Senate Republicans Press Ahead With Plan to Speed Up Confirmations

(Bloomberg) -- Senate Republicans are pushing ahead with a plan to dramatically speed confirmation of most of President Donald Trump’s nominations, blaming Democratic obstruction for lengthy delays that sap floor time.

Rules Chairman Roy Blunt and Republican James Lankford have proposed a measure that would limit debate on most nominees to just two hours of floor time, with Blunt planning to push the rules change through his committee Wednesday. Major nominations such as cabinet officials, circuit court judges and Supreme Court picks would still have up to 30 hours of debate before a final vote.

Blunt said Tuesday the Democratic minority has abused their right to demand 30 hours of debate and it’s time to change the rules as a result.

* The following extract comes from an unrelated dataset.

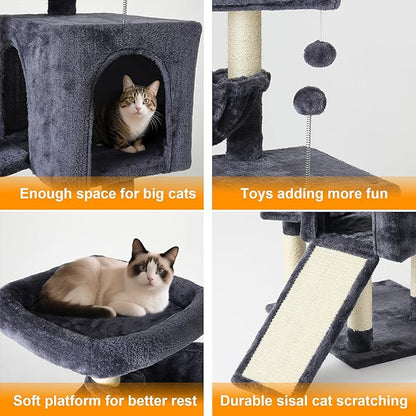 Enough space for big cats

Toys adding more fun

Soft platform for better rest

Durable sisal cat scratching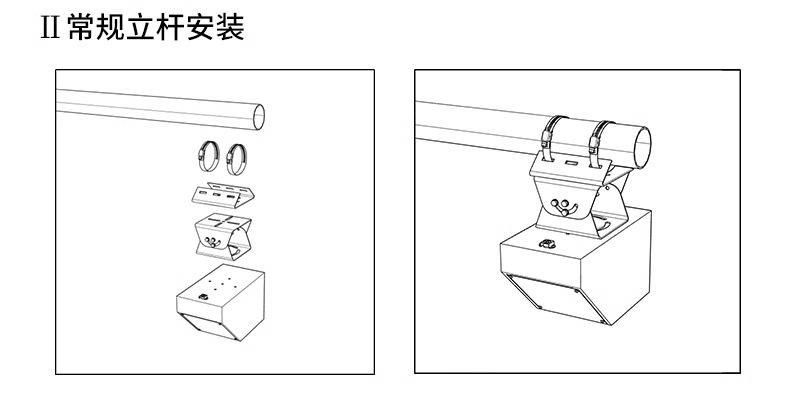 II 常规立杆安装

"With President Trump, it’s been 55 days from the time we get a nominee out of committee until the Democrats finally will allow that nominee to come to the floor," Blunt said. Blunt also said Democrats have forced 128 votes to cut off debate on nominees in the last Congress despite many of those nominees getting 70 votes or more.

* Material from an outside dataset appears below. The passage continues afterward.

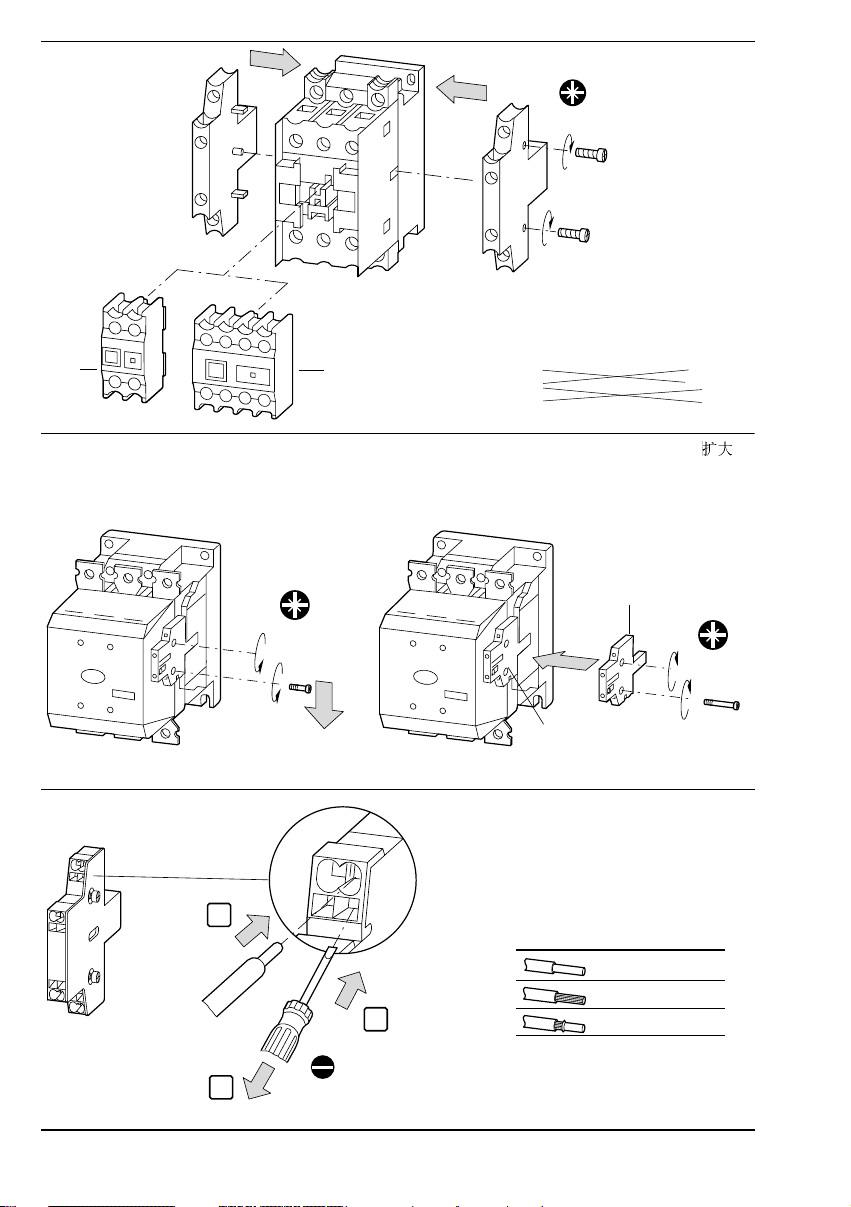 扩大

Blunt also complained that rarely did the hours of debate forced by Democrats result in actual floor debate on the nominees themselves.

"It is clearly an attempt just to use up time to not let the president have the team he needs in place to run the government and not to let us have the legislative time we need," Blunt said.

Senate Minority Leader Chuck Schumer said he would oppose the rules change without concessions to Democrats.

"Unless they go back to 60 votes or restore the blue slips, either one, then there’s a reason to move along," said Schumer of New York. "Not if they have monopoly power."

Senate Republicans have angered Democrats by repeatedly violating a "blue slip" tradition of only moving forward with judicial nominations when home-state senators sign off on their selection. Democrats also complained when McConnell and Republicans eliminated the 60-vote threshold for ending filibusters on Supreme Court nominees -- years after Democrats did the same for other nominations.

If Democrats don’t agree to the changes, many Republicans said they are prepared to change the rules by a majority vote. Republicans and Democrats have previously used a simple majority, known as the "nuclear option," to change the rules for confirming nominations.

The move would free up time to fulfill Senate Majority Leader Mitch McConnell’s top priority: confirming as many conservative judges as possible.